We moeten er aan herinnerd worden dat God eeuwig is. Het enige wat wij zien is dit moment, het heden. Maar een eeuwige God functioneert niet alleen in het heden. Hij is compleet niet gebonden aan tijd. Hij staat buiten de tijd. Dit betekent dat God op alle tijdstippen tegelijk aanwezig is. Hij is “het Begin en het Einde” (Op. 21:6) en zegt in Jesaja 46:9-10, “Ik ben God, en er is er geen als Ik, 10Die vanaf het begin verkondigt wat het einde zal zijn, van oudsher de dingen die nog niet plaatsgevonden hebben; Die zegt: Mijn raadsbesluit houdt stand en Ik zal al Mijn welbehagen doen”. God werkt niet binnen ons tijdsbesef en volgens onze deadlines. God werkt Zijn doel uit op Zijn manier, in Zijn tempo, niet gehinderd door onze gehaaste en nerveuze wanhoop. We moeten er ook aan herinnerd worden dat God de Schepper is van alles en dat Hij dus geen tekort heeft aan macht en kracht. En dus hoeven we ons geen zorgen te maken dat er ook maar iets is dat buiten Zijn soevereiniteit valt en niet kan oplossen. We moeten er ook aan herinnerd worden dat God niet moe of afgemat worden. Wij hebben onze rust nodig want we worden moe. We slapen zeg maar een derde van ons leven. Maar God wordt nooit moe en hoeft nooit te slapen. Hij is altijd fris en fruitig, altijd alert, altijd bezig en in staat om ons te helpen.

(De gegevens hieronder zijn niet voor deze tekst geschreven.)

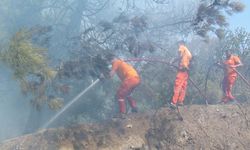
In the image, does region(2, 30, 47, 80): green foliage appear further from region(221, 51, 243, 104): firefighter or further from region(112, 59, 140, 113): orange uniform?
region(221, 51, 243, 104): firefighter

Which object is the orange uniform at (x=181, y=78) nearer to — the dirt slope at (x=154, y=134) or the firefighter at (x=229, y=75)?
the dirt slope at (x=154, y=134)

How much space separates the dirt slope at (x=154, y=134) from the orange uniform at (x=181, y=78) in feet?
1.77

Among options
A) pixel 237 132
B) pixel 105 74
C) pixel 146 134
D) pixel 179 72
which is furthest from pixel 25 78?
pixel 237 132

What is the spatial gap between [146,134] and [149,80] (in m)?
5.01

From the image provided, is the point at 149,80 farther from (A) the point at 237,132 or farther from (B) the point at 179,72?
(A) the point at 237,132

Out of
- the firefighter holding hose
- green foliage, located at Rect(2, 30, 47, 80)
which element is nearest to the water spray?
the firefighter holding hose

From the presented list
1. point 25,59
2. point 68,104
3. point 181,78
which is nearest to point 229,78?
point 181,78

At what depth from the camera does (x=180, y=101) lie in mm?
10320

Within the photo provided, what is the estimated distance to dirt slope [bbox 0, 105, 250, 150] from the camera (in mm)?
8812

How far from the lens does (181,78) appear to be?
10.1 m

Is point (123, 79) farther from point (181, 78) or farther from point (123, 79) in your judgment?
point (181, 78)

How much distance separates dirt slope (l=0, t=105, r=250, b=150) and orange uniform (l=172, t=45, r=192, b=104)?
0.54m

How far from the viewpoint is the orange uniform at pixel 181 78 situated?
32.6ft

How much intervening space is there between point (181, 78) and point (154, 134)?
1.81 metres
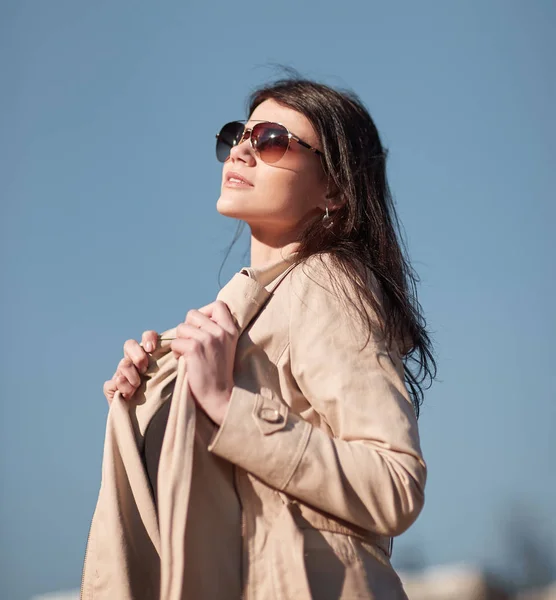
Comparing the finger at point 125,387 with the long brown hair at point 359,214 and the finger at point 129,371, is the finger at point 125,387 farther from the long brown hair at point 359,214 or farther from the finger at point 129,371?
the long brown hair at point 359,214

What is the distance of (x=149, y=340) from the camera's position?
2879mm

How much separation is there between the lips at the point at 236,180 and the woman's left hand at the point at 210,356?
64 centimetres

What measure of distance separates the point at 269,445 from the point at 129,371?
0.57 meters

Dit betekent dat een klaarblijkelijke vertraging vanuit ons oogpunt dus nooit een gebrek van besef of vermogen aan Zijn kant is. Vandaar dat we er aan herinnerd moeten worden dat Gods inzicht niet doorgrond kan worden. Zijn gedachten zijn niet onze gedachten en Zijn wegen zijn niet onze wegen. Hij hoeft ons niet bekend te maken hoe Hij handelt, wanneer Hij handelt, en wat Hij precies gaat doen. Hij is God en wij niet, en Hij hoeft aan niemand verantwoording af te leggen voor Zijn daden. Maar als we het karakter van God kennen dan weten we dat Hij rechtvaardig en heilig en goed is, dus mogen we erop vertrouwen dat Hij handelt naar Zijn karakter en dus onze beste belang voor ogen heeft.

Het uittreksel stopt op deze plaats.